US Army Awards USD 4.5m Worth of Machine Translation Contracts

On July 20, 2018, the US Army awarded two contracts for its Machine Foreign Language Translation System (MFLTS) project. According to US Federal business opportunity portal FedBizOpps, one contract was officially awarded to Applications Technology (AppTek) amounting to USD 1.55m, and another to Raytheon Technologies worth USD 2.99m.

According to the RFP documentation, the MFLTS is “software only program that provides an automated foreign speech and text translation capability in order to augment and complement limited human linguistic resources across all Army echelons in all environments.”

The contracts were meant to evaluate “the suitability and effectiveness” of off-the-shelf commercial text-to-text language packs when used in conjunction with government-owned MFLTS. Additionally, the contracts can potentially last five years. The languages included in the contract are Russian, Modern Standard Arabic, Dari, Pashto, Urdu, Farsi, Polish, Korean, Mandarin Chinese, and Ukrainian.
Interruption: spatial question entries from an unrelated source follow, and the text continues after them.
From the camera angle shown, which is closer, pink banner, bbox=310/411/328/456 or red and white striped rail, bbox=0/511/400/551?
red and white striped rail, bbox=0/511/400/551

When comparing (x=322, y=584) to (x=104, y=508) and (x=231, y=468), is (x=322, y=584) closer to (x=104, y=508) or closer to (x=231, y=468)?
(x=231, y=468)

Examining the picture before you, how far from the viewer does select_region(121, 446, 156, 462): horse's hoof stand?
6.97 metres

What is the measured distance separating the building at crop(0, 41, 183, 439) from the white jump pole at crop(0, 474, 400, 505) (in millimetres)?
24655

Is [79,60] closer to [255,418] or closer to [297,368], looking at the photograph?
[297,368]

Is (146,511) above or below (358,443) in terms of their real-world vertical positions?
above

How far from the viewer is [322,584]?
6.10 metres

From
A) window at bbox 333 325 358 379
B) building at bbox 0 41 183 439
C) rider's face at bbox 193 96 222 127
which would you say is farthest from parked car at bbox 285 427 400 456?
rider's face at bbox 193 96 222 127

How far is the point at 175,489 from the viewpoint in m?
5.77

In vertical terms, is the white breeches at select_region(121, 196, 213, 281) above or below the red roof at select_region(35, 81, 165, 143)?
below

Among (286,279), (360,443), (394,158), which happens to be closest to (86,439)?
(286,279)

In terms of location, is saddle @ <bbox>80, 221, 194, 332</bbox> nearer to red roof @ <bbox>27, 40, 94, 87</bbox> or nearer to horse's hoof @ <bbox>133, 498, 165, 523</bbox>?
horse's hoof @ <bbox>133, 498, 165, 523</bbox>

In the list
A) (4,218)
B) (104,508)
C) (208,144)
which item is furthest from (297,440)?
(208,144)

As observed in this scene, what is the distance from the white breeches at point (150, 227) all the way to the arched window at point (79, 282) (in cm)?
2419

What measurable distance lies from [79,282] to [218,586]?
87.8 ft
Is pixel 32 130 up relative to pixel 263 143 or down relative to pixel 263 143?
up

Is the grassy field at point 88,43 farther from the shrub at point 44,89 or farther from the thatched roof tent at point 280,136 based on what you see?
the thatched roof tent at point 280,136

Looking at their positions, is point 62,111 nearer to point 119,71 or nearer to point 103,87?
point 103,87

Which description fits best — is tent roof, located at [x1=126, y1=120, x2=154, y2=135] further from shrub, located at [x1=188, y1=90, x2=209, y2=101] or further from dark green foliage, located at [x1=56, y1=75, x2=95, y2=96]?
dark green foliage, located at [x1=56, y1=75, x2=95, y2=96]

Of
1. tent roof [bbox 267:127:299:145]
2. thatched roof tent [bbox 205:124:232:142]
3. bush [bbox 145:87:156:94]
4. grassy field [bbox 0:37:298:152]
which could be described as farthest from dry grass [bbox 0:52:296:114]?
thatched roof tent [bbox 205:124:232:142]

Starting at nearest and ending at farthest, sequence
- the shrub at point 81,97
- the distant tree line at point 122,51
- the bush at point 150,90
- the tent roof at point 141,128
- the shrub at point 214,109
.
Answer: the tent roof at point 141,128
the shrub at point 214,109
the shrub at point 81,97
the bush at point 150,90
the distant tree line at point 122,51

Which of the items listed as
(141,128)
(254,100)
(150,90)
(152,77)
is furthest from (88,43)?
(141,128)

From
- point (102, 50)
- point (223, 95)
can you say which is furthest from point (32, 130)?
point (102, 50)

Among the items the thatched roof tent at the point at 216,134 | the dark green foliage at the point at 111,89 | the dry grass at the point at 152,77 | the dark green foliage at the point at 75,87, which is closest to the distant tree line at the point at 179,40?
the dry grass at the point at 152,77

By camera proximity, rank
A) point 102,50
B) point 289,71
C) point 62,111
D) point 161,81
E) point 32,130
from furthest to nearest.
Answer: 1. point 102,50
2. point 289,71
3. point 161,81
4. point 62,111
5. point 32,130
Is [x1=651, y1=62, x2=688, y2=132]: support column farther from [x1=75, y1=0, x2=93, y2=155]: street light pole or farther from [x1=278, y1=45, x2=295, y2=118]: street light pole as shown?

The MFLTS first deployed in full in 2017, and even before deployment the US government had been funnelling millions into its development. Projected total spend on MFLTS Research, Development, Test & Evaluation from 2013-16 amounted to USD 12.5m as of 2014. When Slator initially covered the project that was still under development, the MFLTS worked with, at least, two possible vendors: SDL for text-to-text and Raytheon Technologies for speech-to-speech.

In early August 2018, AppTek distributed press releases confirming they won a USD 1.5m machine translation contract for the US Army. According to the releases, the contract includes machine translation software, support, and engineering services for automated text-to-text translation of foreign language documents.

There appear to be no news about this new contract with Raytheon Technologies as of this writing, though aside from being involved with MFLTS since its earlier stages, the company also won the USD 4m contract for its first large scale deployment in 2017.

Both of the new contracts are classified under the NAICS (North American Industry Classification System) Code 541930, which represents Translation and Interpretation Services. In 2017, US government spending on translation and interpretation surpassed USD 500m, according to government spending database USAspending.gov. The database included over 1,100 providers and showed the lion’s share of government contract work typically went to the top 20, which accounted for 77% of the total USD 517m in contracts towards the end of November 2017.

Interestingly, neither AppTek nor Raytheon were in the top 20 for this specific translation-related NAICS category. Furthermore, some government contracts that require a certain level of confidentiality are not included in the database.